Hallo zusammen,
angeregt von der heißen Diskussion weiter unten hab ich mal nen Fall konstruiert: Person A ist Halter eines KFZs und läßt aber Person B mit dem Auto von A fahren. Nun fährt Person B zu schnell und wird dabei „geblitzt“. Im Anschluß bekommt Person A mitgeteilt, daß eben mit dem Auto zu schnell gefahren wurde (so daß am Ende etwa 3 Punkte und entsprechende Euros zusammenkommen). Ich gehe hier mal davon aus, daß man in den meisten Fällen weiß, wer mit seinem Auto gefahren ist - also wird A sich mal mit B über den Fall unterhalten und jetzt gibt’s viele Möglichkeiten:
- B bekennt sich schuldig und nimmt die Strafe auf sich, dann passiert im Normalfall A nix…
- A tut so, als ob A selber gefahren wäre und nimmt damit B’s Strafe auf sich (das geht doch bis zu ner gewissen „Schwere“ des Vergehens, oder?)

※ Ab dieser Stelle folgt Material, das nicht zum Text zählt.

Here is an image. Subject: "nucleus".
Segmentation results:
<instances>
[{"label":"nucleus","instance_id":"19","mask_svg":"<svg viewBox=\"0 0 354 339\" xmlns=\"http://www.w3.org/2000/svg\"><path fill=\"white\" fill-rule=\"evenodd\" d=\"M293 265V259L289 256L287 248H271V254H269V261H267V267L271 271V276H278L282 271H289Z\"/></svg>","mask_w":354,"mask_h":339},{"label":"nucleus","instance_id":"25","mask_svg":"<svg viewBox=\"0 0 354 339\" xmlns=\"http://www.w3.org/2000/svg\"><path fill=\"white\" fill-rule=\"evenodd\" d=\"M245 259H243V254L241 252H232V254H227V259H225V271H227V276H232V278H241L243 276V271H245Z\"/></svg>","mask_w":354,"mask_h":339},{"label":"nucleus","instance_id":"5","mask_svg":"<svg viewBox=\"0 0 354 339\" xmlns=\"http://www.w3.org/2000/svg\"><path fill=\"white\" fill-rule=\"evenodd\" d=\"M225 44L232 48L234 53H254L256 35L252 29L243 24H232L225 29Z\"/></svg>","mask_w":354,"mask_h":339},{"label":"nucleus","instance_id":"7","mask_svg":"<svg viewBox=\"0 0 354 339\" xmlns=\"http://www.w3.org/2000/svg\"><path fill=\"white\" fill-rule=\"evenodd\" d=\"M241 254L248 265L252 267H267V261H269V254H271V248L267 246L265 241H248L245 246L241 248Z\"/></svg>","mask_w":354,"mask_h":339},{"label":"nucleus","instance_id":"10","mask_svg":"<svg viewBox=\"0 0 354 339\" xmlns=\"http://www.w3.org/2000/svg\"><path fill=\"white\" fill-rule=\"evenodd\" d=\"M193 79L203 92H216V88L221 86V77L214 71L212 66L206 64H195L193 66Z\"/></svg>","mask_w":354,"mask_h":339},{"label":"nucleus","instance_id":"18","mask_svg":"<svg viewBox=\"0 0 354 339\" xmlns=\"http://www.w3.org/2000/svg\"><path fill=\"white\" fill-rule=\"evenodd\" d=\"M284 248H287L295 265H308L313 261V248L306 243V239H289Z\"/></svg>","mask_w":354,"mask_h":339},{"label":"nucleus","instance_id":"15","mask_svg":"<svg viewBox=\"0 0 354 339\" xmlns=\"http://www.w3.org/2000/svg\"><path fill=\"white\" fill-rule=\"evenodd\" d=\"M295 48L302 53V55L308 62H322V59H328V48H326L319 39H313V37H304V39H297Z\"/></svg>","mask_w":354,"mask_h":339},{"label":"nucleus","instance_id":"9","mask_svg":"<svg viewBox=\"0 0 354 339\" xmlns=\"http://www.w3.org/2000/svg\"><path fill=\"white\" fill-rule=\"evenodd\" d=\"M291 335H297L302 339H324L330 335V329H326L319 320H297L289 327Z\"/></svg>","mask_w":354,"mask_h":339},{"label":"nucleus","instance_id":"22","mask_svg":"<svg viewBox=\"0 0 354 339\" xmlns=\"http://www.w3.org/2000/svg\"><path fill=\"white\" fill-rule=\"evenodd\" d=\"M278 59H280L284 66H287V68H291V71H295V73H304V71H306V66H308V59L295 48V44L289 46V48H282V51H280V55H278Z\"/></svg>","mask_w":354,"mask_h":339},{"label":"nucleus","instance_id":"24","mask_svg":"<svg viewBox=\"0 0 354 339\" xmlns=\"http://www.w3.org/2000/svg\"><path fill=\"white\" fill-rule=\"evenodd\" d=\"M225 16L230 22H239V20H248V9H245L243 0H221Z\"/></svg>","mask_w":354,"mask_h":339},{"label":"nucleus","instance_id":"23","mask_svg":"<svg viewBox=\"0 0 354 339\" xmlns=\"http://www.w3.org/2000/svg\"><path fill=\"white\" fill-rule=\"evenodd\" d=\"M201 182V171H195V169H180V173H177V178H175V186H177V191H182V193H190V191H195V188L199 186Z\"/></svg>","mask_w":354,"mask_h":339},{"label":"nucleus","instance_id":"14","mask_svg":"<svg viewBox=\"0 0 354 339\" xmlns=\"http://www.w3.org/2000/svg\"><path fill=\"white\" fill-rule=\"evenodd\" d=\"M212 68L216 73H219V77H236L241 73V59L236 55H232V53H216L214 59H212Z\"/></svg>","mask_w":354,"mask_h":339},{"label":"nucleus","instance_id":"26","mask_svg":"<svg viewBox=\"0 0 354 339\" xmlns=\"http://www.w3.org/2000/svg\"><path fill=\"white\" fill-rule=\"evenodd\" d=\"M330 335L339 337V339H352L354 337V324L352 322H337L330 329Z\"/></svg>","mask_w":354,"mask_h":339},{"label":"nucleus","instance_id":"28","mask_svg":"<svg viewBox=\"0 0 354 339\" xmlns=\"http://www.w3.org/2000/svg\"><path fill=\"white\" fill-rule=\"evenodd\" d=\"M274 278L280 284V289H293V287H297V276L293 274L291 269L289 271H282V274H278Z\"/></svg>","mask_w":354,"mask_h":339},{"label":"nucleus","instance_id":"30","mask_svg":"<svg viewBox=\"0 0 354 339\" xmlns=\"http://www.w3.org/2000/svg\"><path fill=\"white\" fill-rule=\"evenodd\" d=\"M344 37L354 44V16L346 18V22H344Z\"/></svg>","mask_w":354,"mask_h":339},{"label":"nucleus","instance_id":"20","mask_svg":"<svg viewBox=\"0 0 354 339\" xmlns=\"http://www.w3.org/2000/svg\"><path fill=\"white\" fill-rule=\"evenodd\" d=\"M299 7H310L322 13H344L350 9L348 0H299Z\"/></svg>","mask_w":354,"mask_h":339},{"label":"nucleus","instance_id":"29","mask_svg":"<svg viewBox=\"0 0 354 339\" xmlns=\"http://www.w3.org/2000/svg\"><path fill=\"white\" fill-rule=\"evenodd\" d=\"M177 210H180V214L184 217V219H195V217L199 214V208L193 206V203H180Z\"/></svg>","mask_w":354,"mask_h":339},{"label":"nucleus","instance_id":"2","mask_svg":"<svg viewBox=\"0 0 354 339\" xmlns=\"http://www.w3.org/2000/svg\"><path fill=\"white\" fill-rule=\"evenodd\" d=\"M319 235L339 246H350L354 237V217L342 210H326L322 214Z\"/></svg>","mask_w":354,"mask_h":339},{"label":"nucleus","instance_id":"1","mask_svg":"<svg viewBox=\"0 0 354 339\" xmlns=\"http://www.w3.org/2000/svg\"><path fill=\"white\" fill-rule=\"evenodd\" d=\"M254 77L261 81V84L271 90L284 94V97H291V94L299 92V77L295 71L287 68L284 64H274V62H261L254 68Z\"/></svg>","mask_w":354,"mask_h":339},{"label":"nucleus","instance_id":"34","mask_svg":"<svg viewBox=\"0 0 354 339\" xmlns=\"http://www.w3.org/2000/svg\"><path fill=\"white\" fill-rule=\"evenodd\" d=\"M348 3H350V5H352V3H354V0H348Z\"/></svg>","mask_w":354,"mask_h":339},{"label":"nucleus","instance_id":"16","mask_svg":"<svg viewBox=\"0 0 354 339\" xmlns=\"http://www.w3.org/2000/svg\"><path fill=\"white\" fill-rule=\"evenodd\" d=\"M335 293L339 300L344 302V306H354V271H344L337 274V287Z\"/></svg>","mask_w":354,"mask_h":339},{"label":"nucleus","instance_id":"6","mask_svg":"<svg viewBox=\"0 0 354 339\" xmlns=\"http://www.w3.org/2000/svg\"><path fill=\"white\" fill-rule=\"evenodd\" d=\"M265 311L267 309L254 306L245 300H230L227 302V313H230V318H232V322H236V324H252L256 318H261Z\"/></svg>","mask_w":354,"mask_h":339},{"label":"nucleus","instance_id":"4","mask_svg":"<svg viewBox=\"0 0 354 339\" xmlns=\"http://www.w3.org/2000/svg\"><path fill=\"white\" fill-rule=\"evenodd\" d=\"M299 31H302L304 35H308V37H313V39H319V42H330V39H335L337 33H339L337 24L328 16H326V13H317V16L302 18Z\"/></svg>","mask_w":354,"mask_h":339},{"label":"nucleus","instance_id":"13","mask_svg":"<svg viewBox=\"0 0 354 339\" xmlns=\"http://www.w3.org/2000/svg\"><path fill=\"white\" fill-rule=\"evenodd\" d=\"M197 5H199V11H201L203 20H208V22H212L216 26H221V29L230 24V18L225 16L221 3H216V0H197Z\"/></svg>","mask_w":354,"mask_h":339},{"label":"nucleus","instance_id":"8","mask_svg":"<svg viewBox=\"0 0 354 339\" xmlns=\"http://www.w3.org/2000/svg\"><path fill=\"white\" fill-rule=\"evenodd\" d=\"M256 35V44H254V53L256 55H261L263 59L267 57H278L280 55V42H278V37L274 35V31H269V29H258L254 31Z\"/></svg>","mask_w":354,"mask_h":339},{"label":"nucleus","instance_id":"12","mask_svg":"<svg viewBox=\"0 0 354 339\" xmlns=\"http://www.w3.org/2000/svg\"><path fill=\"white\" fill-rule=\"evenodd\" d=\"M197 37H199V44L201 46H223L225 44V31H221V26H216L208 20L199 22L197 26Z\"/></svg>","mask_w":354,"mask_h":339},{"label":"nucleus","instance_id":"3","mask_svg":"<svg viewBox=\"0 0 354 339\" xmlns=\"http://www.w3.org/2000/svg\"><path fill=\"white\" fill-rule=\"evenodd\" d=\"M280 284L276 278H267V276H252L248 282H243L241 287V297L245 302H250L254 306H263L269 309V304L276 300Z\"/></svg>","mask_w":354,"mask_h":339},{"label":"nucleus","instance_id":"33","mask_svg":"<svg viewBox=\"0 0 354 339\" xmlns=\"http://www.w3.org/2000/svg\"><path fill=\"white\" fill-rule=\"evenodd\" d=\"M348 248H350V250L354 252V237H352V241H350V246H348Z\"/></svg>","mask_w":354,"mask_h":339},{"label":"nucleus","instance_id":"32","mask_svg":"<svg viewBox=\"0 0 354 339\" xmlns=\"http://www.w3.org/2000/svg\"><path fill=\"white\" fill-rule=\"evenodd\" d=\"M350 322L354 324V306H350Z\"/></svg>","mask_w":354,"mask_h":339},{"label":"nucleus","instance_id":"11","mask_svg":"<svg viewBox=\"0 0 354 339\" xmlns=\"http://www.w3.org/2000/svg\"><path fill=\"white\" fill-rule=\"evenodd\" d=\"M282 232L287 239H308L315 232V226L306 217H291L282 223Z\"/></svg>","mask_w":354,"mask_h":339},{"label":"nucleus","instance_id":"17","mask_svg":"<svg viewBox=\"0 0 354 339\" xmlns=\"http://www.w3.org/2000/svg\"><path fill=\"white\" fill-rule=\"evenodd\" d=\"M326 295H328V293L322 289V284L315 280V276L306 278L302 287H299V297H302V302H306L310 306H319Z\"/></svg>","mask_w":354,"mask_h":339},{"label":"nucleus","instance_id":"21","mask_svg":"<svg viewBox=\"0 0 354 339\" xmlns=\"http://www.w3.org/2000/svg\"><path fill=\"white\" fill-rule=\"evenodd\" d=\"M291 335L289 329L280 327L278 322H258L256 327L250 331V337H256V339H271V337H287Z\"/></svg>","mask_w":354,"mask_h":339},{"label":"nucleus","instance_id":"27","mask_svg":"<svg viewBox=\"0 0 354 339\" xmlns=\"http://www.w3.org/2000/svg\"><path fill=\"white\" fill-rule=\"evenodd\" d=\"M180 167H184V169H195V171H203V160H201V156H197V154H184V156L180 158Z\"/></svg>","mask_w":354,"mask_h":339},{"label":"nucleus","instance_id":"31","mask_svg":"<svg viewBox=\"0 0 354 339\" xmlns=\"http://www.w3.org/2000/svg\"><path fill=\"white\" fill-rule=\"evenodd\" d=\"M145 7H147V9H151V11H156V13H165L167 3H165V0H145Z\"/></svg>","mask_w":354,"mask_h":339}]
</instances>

- wenn A nun wirklich B nicht kennt und B auch auf dem Foto nicht zu identifizieren ist oder A sich in einem Anfall akuten Alzheimers nichtmehr erinnern kann wer da mit A’s Auto gefahren ist - was dann? Ich hätte eigentlich mit meinem lang vergessenen Fahrschulwissen angenommen, daß dann auch A als Halter „dran“ ist. Das heißt, daß „prinzipiell immer“ der Halter schuld ist, und der dann nachweisen muß, daß er’s nicht war und dann auch sagen muß, wer’s war. („Prinzipiell immer“ = das Auto wurde nicht vorher geklaut wurde oder so Kram).